Using a very traditional approach to teaching English, Seton's program is a thoroughly Catholic series of worktexts. I reviewed some but not all levels.
English for Young Catholics 1
An introduction to language arts, this book teaches sentences, nouns, pronouns, adjectives, and verbs. It also introduces creative writing, synonyms, homonyms, antonyms, rhyming, and contractions. An answer key is included at the back of the book. (not reviewed)
English for Young Catholics 2
In this second-grade book, a variety of exercises are used to teach alphabetizing, types of sentences, nouns, verbs, adverbs, pronouns, and adjectives. Among other skills covered are diagramming (introduced at the end of the book), contractions, letter writing, and story writing. Focus is primarily on grammar rather than composition.
English for Young Catholics 3
This level presents more instruction on composition than does the second-grade book, especially as it works on paragraph development. Using a variety of exercises, it reviews and expands coverage of nouns, verbs, pronouns, adjectives, adverbs, punctuation, capitalization, library/dictionary skills, and sentence diagramming. As in the earlier book, diagramming is presented in lessons at the end of the book. Illustrations are mostly black-and-white, mainly of saints and religious events in keeping with the thoroughly Catholic content of the book. (The content is actually so strong an education in Catholic history and thought that it might seem more important than the English skills being taught!) An answer key comes with the book.

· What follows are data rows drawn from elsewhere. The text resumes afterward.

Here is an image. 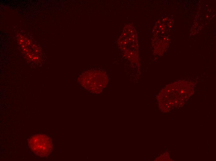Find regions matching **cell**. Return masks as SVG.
I'll list each match as a JSON object with an SVG mask.
<instances>
[{
  "instance_id": "7a4b0ae2",
  "label": "cell",
  "mask_w": 216,
  "mask_h": 161,
  "mask_svg": "<svg viewBox=\"0 0 216 161\" xmlns=\"http://www.w3.org/2000/svg\"><path fill=\"white\" fill-rule=\"evenodd\" d=\"M28 145L36 155L41 157L49 155L53 149L52 140L43 134H38L31 137L29 139Z\"/></svg>"
},
{
  "instance_id": "6da1fadb",
  "label": "cell",
  "mask_w": 216,
  "mask_h": 161,
  "mask_svg": "<svg viewBox=\"0 0 216 161\" xmlns=\"http://www.w3.org/2000/svg\"><path fill=\"white\" fill-rule=\"evenodd\" d=\"M108 81L107 75L104 72L94 69L83 72L78 79L82 87L93 93L101 92L107 85Z\"/></svg>"
}]
</instances>
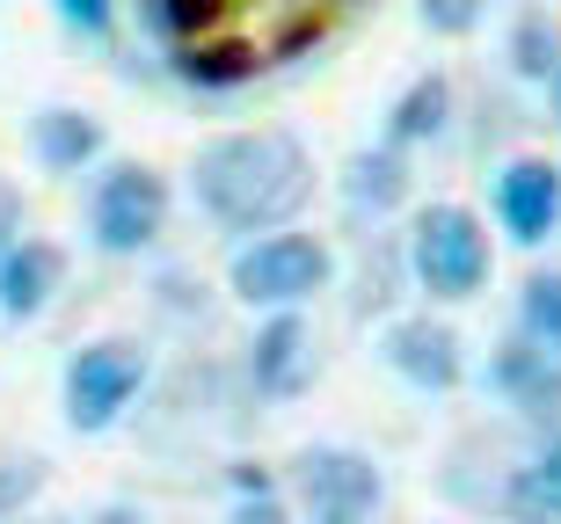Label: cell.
I'll list each match as a JSON object with an SVG mask.
<instances>
[{"mask_svg": "<svg viewBox=\"0 0 561 524\" xmlns=\"http://www.w3.org/2000/svg\"><path fill=\"white\" fill-rule=\"evenodd\" d=\"M547 95H554V125H561V66H554V81H547Z\"/></svg>", "mask_w": 561, "mask_h": 524, "instance_id": "4316f807", "label": "cell"}, {"mask_svg": "<svg viewBox=\"0 0 561 524\" xmlns=\"http://www.w3.org/2000/svg\"><path fill=\"white\" fill-rule=\"evenodd\" d=\"M197 205L227 233H277L313 197V161L291 131H219L190 161Z\"/></svg>", "mask_w": 561, "mask_h": 524, "instance_id": "6da1fadb", "label": "cell"}, {"mask_svg": "<svg viewBox=\"0 0 561 524\" xmlns=\"http://www.w3.org/2000/svg\"><path fill=\"white\" fill-rule=\"evenodd\" d=\"M8 241H15V189L0 183V255H8Z\"/></svg>", "mask_w": 561, "mask_h": 524, "instance_id": "d4e9b609", "label": "cell"}, {"mask_svg": "<svg viewBox=\"0 0 561 524\" xmlns=\"http://www.w3.org/2000/svg\"><path fill=\"white\" fill-rule=\"evenodd\" d=\"M313 524H373V517H313Z\"/></svg>", "mask_w": 561, "mask_h": 524, "instance_id": "83f0119b", "label": "cell"}, {"mask_svg": "<svg viewBox=\"0 0 561 524\" xmlns=\"http://www.w3.org/2000/svg\"><path fill=\"white\" fill-rule=\"evenodd\" d=\"M37 488H44V466H37V459H22V474H15V466H0V510L30 503Z\"/></svg>", "mask_w": 561, "mask_h": 524, "instance_id": "7402d4cb", "label": "cell"}, {"mask_svg": "<svg viewBox=\"0 0 561 524\" xmlns=\"http://www.w3.org/2000/svg\"><path fill=\"white\" fill-rule=\"evenodd\" d=\"M518 336L561 364V270L525 277V292H518Z\"/></svg>", "mask_w": 561, "mask_h": 524, "instance_id": "ac0fdd59", "label": "cell"}, {"mask_svg": "<svg viewBox=\"0 0 561 524\" xmlns=\"http://www.w3.org/2000/svg\"><path fill=\"white\" fill-rule=\"evenodd\" d=\"M343 197H351V211H394L401 197H409V161H401L394 147H373V153H357L351 175H343Z\"/></svg>", "mask_w": 561, "mask_h": 524, "instance_id": "9a60e30c", "label": "cell"}, {"mask_svg": "<svg viewBox=\"0 0 561 524\" xmlns=\"http://www.w3.org/2000/svg\"><path fill=\"white\" fill-rule=\"evenodd\" d=\"M37 524H59V517H37Z\"/></svg>", "mask_w": 561, "mask_h": 524, "instance_id": "f1b7e54d", "label": "cell"}, {"mask_svg": "<svg viewBox=\"0 0 561 524\" xmlns=\"http://www.w3.org/2000/svg\"><path fill=\"white\" fill-rule=\"evenodd\" d=\"M59 22H66V30H81V37H110L117 0H59Z\"/></svg>", "mask_w": 561, "mask_h": 524, "instance_id": "44dd1931", "label": "cell"}, {"mask_svg": "<svg viewBox=\"0 0 561 524\" xmlns=\"http://www.w3.org/2000/svg\"><path fill=\"white\" fill-rule=\"evenodd\" d=\"M489 386H496L518 416H561V364L547 350H533L525 336H511L489 357Z\"/></svg>", "mask_w": 561, "mask_h": 524, "instance_id": "8fae6325", "label": "cell"}, {"mask_svg": "<svg viewBox=\"0 0 561 524\" xmlns=\"http://www.w3.org/2000/svg\"><path fill=\"white\" fill-rule=\"evenodd\" d=\"M291 496L313 517H373L387 503V474L351 444H313V452L291 459Z\"/></svg>", "mask_w": 561, "mask_h": 524, "instance_id": "8992f818", "label": "cell"}, {"mask_svg": "<svg viewBox=\"0 0 561 524\" xmlns=\"http://www.w3.org/2000/svg\"><path fill=\"white\" fill-rule=\"evenodd\" d=\"M387 364H394L409 386H423V394H453L459 379H467V357H459V336L445 328V321L431 314H401L394 328H387Z\"/></svg>", "mask_w": 561, "mask_h": 524, "instance_id": "ba28073f", "label": "cell"}, {"mask_svg": "<svg viewBox=\"0 0 561 524\" xmlns=\"http://www.w3.org/2000/svg\"><path fill=\"white\" fill-rule=\"evenodd\" d=\"M95 524H146V510H131V503H110Z\"/></svg>", "mask_w": 561, "mask_h": 524, "instance_id": "484cf974", "label": "cell"}, {"mask_svg": "<svg viewBox=\"0 0 561 524\" xmlns=\"http://www.w3.org/2000/svg\"><path fill=\"white\" fill-rule=\"evenodd\" d=\"M227 524H291V510L277 503V488H263V496H241Z\"/></svg>", "mask_w": 561, "mask_h": 524, "instance_id": "603a6c76", "label": "cell"}, {"mask_svg": "<svg viewBox=\"0 0 561 524\" xmlns=\"http://www.w3.org/2000/svg\"><path fill=\"white\" fill-rule=\"evenodd\" d=\"M263 488H271L263 466H233V496H263Z\"/></svg>", "mask_w": 561, "mask_h": 524, "instance_id": "cb8c5ba5", "label": "cell"}, {"mask_svg": "<svg viewBox=\"0 0 561 524\" xmlns=\"http://www.w3.org/2000/svg\"><path fill=\"white\" fill-rule=\"evenodd\" d=\"M30 147L51 175H81L95 153H103V117H88V109H37V125H30Z\"/></svg>", "mask_w": 561, "mask_h": 524, "instance_id": "7c38bea8", "label": "cell"}, {"mask_svg": "<svg viewBox=\"0 0 561 524\" xmlns=\"http://www.w3.org/2000/svg\"><path fill=\"white\" fill-rule=\"evenodd\" d=\"M255 66H263V51L249 37H190L175 51V73L190 88H241V81H255Z\"/></svg>", "mask_w": 561, "mask_h": 524, "instance_id": "5bb4252c", "label": "cell"}, {"mask_svg": "<svg viewBox=\"0 0 561 524\" xmlns=\"http://www.w3.org/2000/svg\"><path fill=\"white\" fill-rule=\"evenodd\" d=\"M329 277H335V248L321 233L277 226V233H255L249 248L233 255L227 284L241 306H271L277 314V306H307L313 292H329Z\"/></svg>", "mask_w": 561, "mask_h": 524, "instance_id": "7a4b0ae2", "label": "cell"}, {"mask_svg": "<svg viewBox=\"0 0 561 524\" xmlns=\"http://www.w3.org/2000/svg\"><path fill=\"white\" fill-rule=\"evenodd\" d=\"M66 284V248L59 241H37V233H15L8 255H0V321H37Z\"/></svg>", "mask_w": 561, "mask_h": 524, "instance_id": "9c48e42d", "label": "cell"}, {"mask_svg": "<svg viewBox=\"0 0 561 524\" xmlns=\"http://www.w3.org/2000/svg\"><path fill=\"white\" fill-rule=\"evenodd\" d=\"M307 372H313V328L299 321V306H277V314L255 328V342H249V379H255V394L291 400L299 386H307Z\"/></svg>", "mask_w": 561, "mask_h": 524, "instance_id": "30bf717a", "label": "cell"}, {"mask_svg": "<svg viewBox=\"0 0 561 524\" xmlns=\"http://www.w3.org/2000/svg\"><path fill=\"white\" fill-rule=\"evenodd\" d=\"M409 277L431 299H474L489 284V226L467 205H431L409 226Z\"/></svg>", "mask_w": 561, "mask_h": 524, "instance_id": "3957f363", "label": "cell"}, {"mask_svg": "<svg viewBox=\"0 0 561 524\" xmlns=\"http://www.w3.org/2000/svg\"><path fill=\"white\" fill-rule=\"evenodd\" d=\"M416 15L431 37H474L481 15H489V0H416Z\"/></svg>", "mask_w": 561, "mask_h": 524, "instance_id": "ffe728a7", "label": "cell"}, {"mask_svg": "<svg viewBox=\"0 0 561 524\" xmlns=\"http://www.w3.org/2000/svg\"><path fill=\"white\" fill-rule=\"evenodd\" d=\"M511 517L518 524H561V438L511 481Z\"/></svg>", "mask_w": 561, "mask_h": 524, "instance_id": "e0dca14e", "label": "cell"}, {"mask_svg": "<svg viewBox=\"0 0 561 524\" xmlns=\"http://www.w3.org/2000/svg\"><path fill=\"white\" fill-rule=\"evenodd\" d=\"M139 386H146V350L139 342H125V336L88 342V350H73V364H66V422H73L81 438H95V430H110V422L139 400Z\"/></svg>", "mask_w": 561, "mask_h": 524, "instance_id": "5b68a950", "label": "cell"}, {"mask_svg": "<svg viewBox=\"0 0 561 524\" xmlns=\"http://www.w3.org/2000/svg\"><path fill=\"white\" fill-rule=\"evenodd\" d=\"M139 15L153 22L161 37L190 44V37H211V30L233 15V0H139Z\"/></svg>", "mask_w": 561, "mask_h": 524, "instance_id": "d6986e66", "label": "cell"}, {"mask_svg": "<svg viewBox=\"0 0 561 524\" xmlns=\"http://www.w3.org/2000/svg\"><path fill=\"white\" fill-rule=\"evenodd\" d=\"M445 117H453V81L445 73H416V81L401 88V103L387 109V131H379V147H423V139H437L445 131Z\"/></svg>", "mask_w": 561, "mask_h": 524, "instance_id": "4fadbf2b", "label": "cell"}, {"mask_svg": "<svg viewBox=\"0 0 561 524\" xmlns=\"http://www.w3.org/2000/svg\"><path fill=\"white\" fill-rule=\"evenodd\" d=\"M561 66V15L554 8H525L518 30H511V73L518 81H554Z\"/></svg>", "mask_w": 561, "mask_h": 524, "instance_id": "2e32d148", "label": "cell"}, {"mask_svg": "<svg viewBox=\"0 0 561 524\" xmlns=\"http://www.w3.org/2000/svg\"><path fill=\"white\" fill-rule=\"evenodd\" d=\"M168 233V183L146 161H117L103 168L95 197H88V241L103 255H146Z\"/></svg>", "mask_w": 561, "mask_h": 524, "instance_id": "277c9868", "label": "cell"}, {"mask_svg": "<svg viewBox=\"0 0 561 524\" xmlns=\"http://www.w3.org/2000/svg\"><path fill=\"white\" fill-rule=\"evenodd\" d=\"M496 219L518 248H540L547 233L561 226V168L540 153H518L511 168L496 175Z\"/></svg>", "mask_w": 561, "mask_h": 524, "instance_id": "52a82bcc", "label": "cell"}]
</instances>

English for Young Catholics 4
See the review of the third-grade level book in this series. The format is similar, with content more advanced in difficulty.
English for Young Catholics 5
Not reviewed.
English for Young Catholics 6
A minimal amount of instruction, often appearing in a box at the top of a lesson, is coupled with student exercises to provide plenty of practice with grammar concepts. Topics covered include all eight parts of speech, sentences, phrases, clauses, punctuation, capitalization, and letter writing. The usages of the various parts of speech are covered (e.g., pronouns used as predicate nominatives). Curiously, students at this level are required to write many sentences, but the only longer composition work is a brief lesson on letter writing at the very end. Also, diagramming is not included as it is in the younger level texts in this series. (Seton does include a section on diagramming in their Lesson Plans for students enrolled in their grade 6 correspondence course, but if you use this text apart from the correspondence course, you might also wish to use a supplemental book on diagramming or leave it till 7th grade where the focus is on diagramming.) While the content is very Catholic, that content doesn't weigh more heavily than English instruction as it seems to in the third-grade book. An answer key comes with the book.
English 7 for Young Catholics
The seventh-grade course concentrates on parts of speech and diagramming. The answer key is included in the book. (Not reviewed.)
English for Young Catholics 8
This eighth-grade book has a very traditional format; it presents the rule, offers some examples, then provides an exercise—e.g., fill-in-the-blank, circling the correct choice, writing sentences containing particular elements. It covers all eight parts of speech, phrases, clauses, and sentences. Diagramming examples are included at the back of the book. The book has some black-and-white illustrations and some spot color, and it comes with an answer key.